Bruce Palmer, owner of The Incredible Sun Visor Inc. based in Orange City, Florida, has sold more than 9 million sun visors since the company was formed in 1997. These days, however, the company is all about the face masks.
The company began making the masks in early April when orders for visors stopped coming in. It was a good fit for the company, which has some 600 different designs for its visors. Those patters easily translated into face mask patterns. With many areas requiring people to wear them in public, being able to offer an exciting pattern makes wearing a face mask a little more fashionable, not just functional.
“Instead of just a plain-Jane pattern, they can have a little bit of fun with it,” explains Palmer.
The Incredible Sun Visor patterns include many fish, flamingos and tie-dyes just to name a few.
“I have to have prints for my visors, so it kind of works hand-in-hand with this,” Palmer says of the masks.
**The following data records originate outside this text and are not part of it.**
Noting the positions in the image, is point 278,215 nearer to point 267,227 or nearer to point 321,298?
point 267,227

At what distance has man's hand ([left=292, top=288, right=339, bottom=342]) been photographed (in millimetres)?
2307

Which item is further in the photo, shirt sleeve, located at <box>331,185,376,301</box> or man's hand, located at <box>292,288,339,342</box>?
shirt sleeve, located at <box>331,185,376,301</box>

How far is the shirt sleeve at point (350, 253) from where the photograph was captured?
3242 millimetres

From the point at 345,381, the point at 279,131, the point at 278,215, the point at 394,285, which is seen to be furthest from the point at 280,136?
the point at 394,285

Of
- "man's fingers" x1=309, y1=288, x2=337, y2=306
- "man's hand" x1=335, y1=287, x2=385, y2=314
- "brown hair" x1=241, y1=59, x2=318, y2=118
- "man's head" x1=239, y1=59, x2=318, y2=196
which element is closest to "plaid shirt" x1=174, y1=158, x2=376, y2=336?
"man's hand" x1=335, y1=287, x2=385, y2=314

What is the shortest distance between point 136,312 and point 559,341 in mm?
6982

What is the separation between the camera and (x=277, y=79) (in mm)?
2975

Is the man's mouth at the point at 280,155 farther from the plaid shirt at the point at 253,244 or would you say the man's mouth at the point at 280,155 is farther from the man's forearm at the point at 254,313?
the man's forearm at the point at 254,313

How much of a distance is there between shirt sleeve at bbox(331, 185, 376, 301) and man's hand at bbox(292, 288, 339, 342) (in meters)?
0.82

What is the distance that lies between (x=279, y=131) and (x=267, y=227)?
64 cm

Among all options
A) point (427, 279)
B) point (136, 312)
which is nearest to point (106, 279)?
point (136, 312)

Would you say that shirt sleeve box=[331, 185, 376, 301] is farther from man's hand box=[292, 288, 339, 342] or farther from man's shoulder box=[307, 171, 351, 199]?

While orders for the masks are not nearly the volume the company was doing with its visors, it has allowed The Incredible Sun Visor to keep all five of its employees working and even bring on a couple of outside sales reps.
“I was able to bring everyone back, plus I have a couple of outside sellers, so I am basically at two more working for the company than I had before I started selling these,” says Palmer.
The visors are still the company’s main business, but the masks are definitely helping the business. “I want to be making visors but this venture has served its purpose for sure.”
Sales have been direct to customers and as well as retail sales. Retailers will place orders for 200 to 300 at a time.
“I have a couple of local ACE hardware stores that I sell to and they are going through 75 to 100 masks a day in their stores,” Palmer says. “It’s really hard to keep up when you have consistency like that.”
The masks are washable, 3-ply, and have a filter and an adjustable nose piece. “It’s a good quality mask that can be used for a long period of time,” said Palmer.
Initially the company started making the masks for family members, then it just spiraled from there. The Incredible Visor did donate some masks with nursing prints to local hospitals early on, but Palmer notes that many hospitals can’t use the cloth masks.
Normally the visor business stays steady from March through August, but Palmer doesn’t foresee it being a normal year. He says he would probably keep making the masks as long as it doesn’t take away from his visor business.
“That has to be the priority because that is what it has been for the last 25 years, but you have to adjust with the times,” he says. “The masks have kept all my employees employed and all my workers working, so it’s kind of served its purpose.”
Snazzy & Co.’s, sea-inspired jewelry business was put on hold because of the pandemic. While Deerfield, Florida-based had a busier than normal January and February, owner Artie Shaw estimates about 90 percent of the company’s retailer orders from March and April have been postponed.
So when Shaw received a call from a friend whose family owns a company in the Midwest that private labels handbags and other goods wanting to find out if he would be interested in selling the new masks the company was making, Shaw decided to take him up on the offer.
“He called us to see if we would want to help out making some sales and you know with everything postponed, there’s not much work for us right now so we decided to go for it.” he says. Shaw adds that it was good way to stay busy, make up for some of the lost income and also help keep a small town’s factory workers employed.
Available in a variety of colorful patterns, the American-made have also resonated well with customers who now more than ever want to support the U.S. economy. Trust issues with Chinese-based goods have also been exacerbated because of the pandemic, according to Shaw. The immediate delivery has also been appealing to retailers wanting to carry masks, he adds.
To inform existing customers of Snazzy & Co.’s new offering, Shaw sent an email blast to them. He also made calls to hardware stores and pharmacies that have remained open for business to generate sales for the masks.
Shaw doesn’t see the demand for masks disappearing anytime soon. “I believe this is going to be going on for many months to come, and I believe masks are going to become like a fashion accessory. People are really going to want several masks because there’s no way I can see this disappearing in the next two or three months.”